A rede de origem alemã vai receber recursos pela locação dos apartamentos e administração do condomínio, bem como pelo treinamento de pessoal de acordo com seus padrões internacionais de atendimento.
“Vamos manter uma participação de 40% no empreendimento, referente a áreas como restaurante, spa e centro de convenções”, disse Marino Neto.
São quatro sócios no empreendimento: a família de Marino Neto detém 30% do negócio, e outros 35% ficam com Andrade Jr. e parentes.
Márcio Carvalho, diretor da incorporadora gaúcha Smart Arquitetura, lidera um grupo de investidores com uma fatia de 25%. Eduard Schönburg, investidor imobiliário de São Paulo, sócio-fundador da Harte Investimentos, tem outros 10% de participação minoritária.
Destino ainda pouco explorado
O cronograma prevê a primeira entrega, com 128 apartamentos, entre julho ou agosto de 2026. Depois de seis meses, mais 70 apartamentos devem ser adicionados, finalizando com outras 160 unidades até o final de 2027, segundo os dois sócios.
A dupla comprou o complexo hoteleiro que pertencia ao Grupo Habitasul, controlado pela família gaúcha Druck, em um negócio de R$ 52 milhões, segundo valor divulgado à época.
“Inaugurado em 1978, o Laje de Pedra já foi o melhor hotel do Brasil.

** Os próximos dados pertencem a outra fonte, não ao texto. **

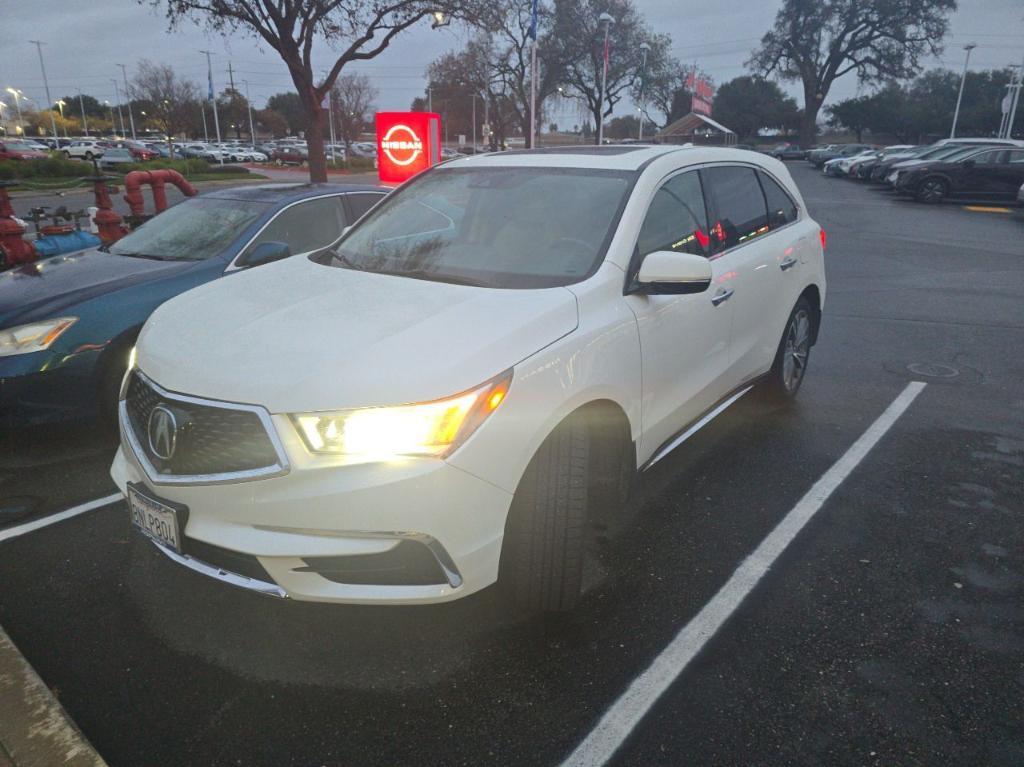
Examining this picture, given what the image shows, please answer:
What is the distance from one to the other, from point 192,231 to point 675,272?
3946 mm

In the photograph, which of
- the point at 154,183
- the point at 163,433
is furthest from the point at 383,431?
the point at 154,183

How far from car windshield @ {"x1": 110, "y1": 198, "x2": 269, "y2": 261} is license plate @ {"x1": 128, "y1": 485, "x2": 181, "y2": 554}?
9.06ft

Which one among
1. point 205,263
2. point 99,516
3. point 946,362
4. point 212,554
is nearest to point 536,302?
point 212,554

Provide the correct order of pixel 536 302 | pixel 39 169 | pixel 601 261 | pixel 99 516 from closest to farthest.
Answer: pixel 536 302 < pixel 601 261 < pixel 99 516 < pixel 39 169

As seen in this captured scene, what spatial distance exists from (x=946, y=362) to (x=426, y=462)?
6017mm

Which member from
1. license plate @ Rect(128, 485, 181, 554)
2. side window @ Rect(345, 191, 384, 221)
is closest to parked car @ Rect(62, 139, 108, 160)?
side window @ Rect(345, 191, 384, 221)

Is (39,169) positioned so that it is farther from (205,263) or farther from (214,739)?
(214,739)

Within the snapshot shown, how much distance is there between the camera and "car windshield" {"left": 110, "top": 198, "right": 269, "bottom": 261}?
5250 mm

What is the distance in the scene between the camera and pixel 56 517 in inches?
150

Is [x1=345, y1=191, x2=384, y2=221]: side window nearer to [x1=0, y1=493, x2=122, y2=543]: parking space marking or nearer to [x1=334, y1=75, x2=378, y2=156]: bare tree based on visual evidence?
[x1=0, y1=493, x2=122, y2=543]: parking space marking

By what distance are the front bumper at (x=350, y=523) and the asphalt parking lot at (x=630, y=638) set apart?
1.38 feet

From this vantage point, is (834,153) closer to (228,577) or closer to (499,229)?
(499,229)

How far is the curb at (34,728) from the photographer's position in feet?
7.32

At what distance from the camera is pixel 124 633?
9.43 ft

No local foi assinado o tratado do Mercosul em 1992 e elites econômica, política e cultural se encontravam em festivais de música e eventos”, lembrou Andrade Jr.

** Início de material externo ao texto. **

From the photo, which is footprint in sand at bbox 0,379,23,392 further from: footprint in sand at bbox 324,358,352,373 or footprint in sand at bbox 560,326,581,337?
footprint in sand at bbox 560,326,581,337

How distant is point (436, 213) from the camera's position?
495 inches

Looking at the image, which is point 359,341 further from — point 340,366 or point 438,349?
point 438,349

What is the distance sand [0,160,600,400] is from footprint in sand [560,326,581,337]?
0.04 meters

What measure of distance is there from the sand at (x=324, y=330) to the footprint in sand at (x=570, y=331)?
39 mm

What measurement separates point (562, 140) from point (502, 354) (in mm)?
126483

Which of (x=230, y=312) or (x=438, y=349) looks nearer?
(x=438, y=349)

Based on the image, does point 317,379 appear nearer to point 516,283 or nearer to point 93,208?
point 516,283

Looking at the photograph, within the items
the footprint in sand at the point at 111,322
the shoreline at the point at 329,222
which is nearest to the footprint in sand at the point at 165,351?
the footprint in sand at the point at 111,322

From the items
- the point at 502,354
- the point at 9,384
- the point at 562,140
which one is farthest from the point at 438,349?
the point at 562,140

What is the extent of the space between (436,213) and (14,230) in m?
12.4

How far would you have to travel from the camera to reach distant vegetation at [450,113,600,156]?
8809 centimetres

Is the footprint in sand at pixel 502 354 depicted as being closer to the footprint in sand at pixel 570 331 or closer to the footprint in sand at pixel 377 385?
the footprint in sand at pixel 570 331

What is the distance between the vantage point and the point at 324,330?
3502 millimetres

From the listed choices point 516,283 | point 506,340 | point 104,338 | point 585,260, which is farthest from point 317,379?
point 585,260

O escritório internacional de arquitetura Perkins & Will foi contratado para tocar o projeto de renovação e expansão do Kempinski Laje de Pedra.
Segundo Andrade Jr., o local vai refletir também a cultura gaúcha. Nas paredes, há uma coleção de cutelaria, por exemplo. O principal restaurante, que serve churrasco e tem vista para o Vale do Quilombo, chama-se 1835, uma alusão ao ano de início da Revolução Farroupilha.
“Temos muita história e a rica natureza dessa região chamada de Campos de Cima da Serra, com 35 cânions, coberta de campos e cachoeiras, rios pedregosos e uma densidade demográfica muito baixa. Precisamos embalar esse destino que muitos gaúchos nem conhecem direito”, disse Andrade Jr.
O Kempinski Laje de Pedra pretende ainda atrair eventos, como reuniões de conselhos de administração, lançamentos de produtos de luxo e desfiles de moda. A ambição dos empreendedores é que o hotel resgate o clima de glamour do passado, há quarenta anos, quando seus primeiros esboços foram desenhados por Oscar Niemeyer (1907-2012), um dos principais arquitetos do século XX.